The interior features three 12.3-inch screens for the driver, infotainment, and front passenger. Other features include:

- Connected car technology
- Wireless phone charging
- Dual-zone automatic climate control
- Panoramic sunroof
- 16-speaker, 1400W Harman Kardon audio system
- OTA (over-the-air) updates

== Safety ==
Safety features include:

- Seven airbags
- Electronic stability control
- Hill hold assist
- ISOFIX child seat anchors
- Level 2 ADAS with adaptive cruise control, lane keep assist, and emergency braking

The XEV 9e for India was rated 5 Star in Bharat NCAP (based on Latin NCAP 2016) in 2025.

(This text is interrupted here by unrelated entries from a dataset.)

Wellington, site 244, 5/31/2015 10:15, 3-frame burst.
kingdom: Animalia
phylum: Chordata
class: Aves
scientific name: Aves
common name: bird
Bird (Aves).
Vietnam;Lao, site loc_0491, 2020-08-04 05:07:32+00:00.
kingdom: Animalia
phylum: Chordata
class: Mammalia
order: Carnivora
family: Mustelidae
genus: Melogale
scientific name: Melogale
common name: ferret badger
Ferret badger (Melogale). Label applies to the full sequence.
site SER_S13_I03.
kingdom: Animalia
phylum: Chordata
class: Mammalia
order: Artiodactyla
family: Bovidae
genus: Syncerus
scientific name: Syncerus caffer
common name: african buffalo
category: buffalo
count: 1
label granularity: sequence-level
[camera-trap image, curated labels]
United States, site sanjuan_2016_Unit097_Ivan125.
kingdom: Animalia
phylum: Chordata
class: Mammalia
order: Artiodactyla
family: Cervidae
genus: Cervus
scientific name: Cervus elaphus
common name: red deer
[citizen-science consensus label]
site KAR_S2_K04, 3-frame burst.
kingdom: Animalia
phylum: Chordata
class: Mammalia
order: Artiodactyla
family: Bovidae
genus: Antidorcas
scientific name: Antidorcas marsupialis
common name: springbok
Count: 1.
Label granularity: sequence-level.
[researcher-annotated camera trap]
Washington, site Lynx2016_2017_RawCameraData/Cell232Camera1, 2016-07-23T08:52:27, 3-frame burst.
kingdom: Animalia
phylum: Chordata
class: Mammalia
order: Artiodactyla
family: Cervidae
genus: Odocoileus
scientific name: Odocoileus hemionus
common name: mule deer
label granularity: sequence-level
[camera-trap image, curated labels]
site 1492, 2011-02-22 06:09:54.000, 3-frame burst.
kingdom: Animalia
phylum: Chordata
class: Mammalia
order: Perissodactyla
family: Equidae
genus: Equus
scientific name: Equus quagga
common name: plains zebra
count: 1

Bharat NCAP test results Mahindra XEV 9e (2023, based on Latin NCAP 2016)
| Test | Score | Stars |
|---|---|---|
| Adult occupant protection | 32.00/32.00 | Star |
| Child occupant protection | 45.00/49.00 | Star |

== Performance ==
Mahindra claims that the higher-end variant can accelerate from 0–100 km/h in 6.8 seconds. The car features adjustable regenerative braking (3 levels with one pedal drive) , multiple drive modes (Default, Range, Everyday, Race and Snow), and a 360-degree camera system.

== Paint shades ==
The XEV 9e is available in 8 single-tone colours: Deep Forest (Green), Nebula Blue, Tango Red, Desert Myst (Beige), Ruby Velvet, Everest White and Stealth Black.

== Sales ==
According to Mahindra, over 10,000 units of the XEV 9e and its sibling model, the Mahindra BE 6, were sold within 70 days of launch.

== Market position ==
The Mahindra XEV 9e competes with other electric SUVs in India, including the Tata Harrier EV and the BYD Atto 3.

== Warranty ==
The HV battery pack comes with a lifetime warranty for the first owner if the car is privately registered. In case of change of ownership, warranty coverage is 10 years or 2,00,000km from vehicle's first delivery date, whichever occurs first.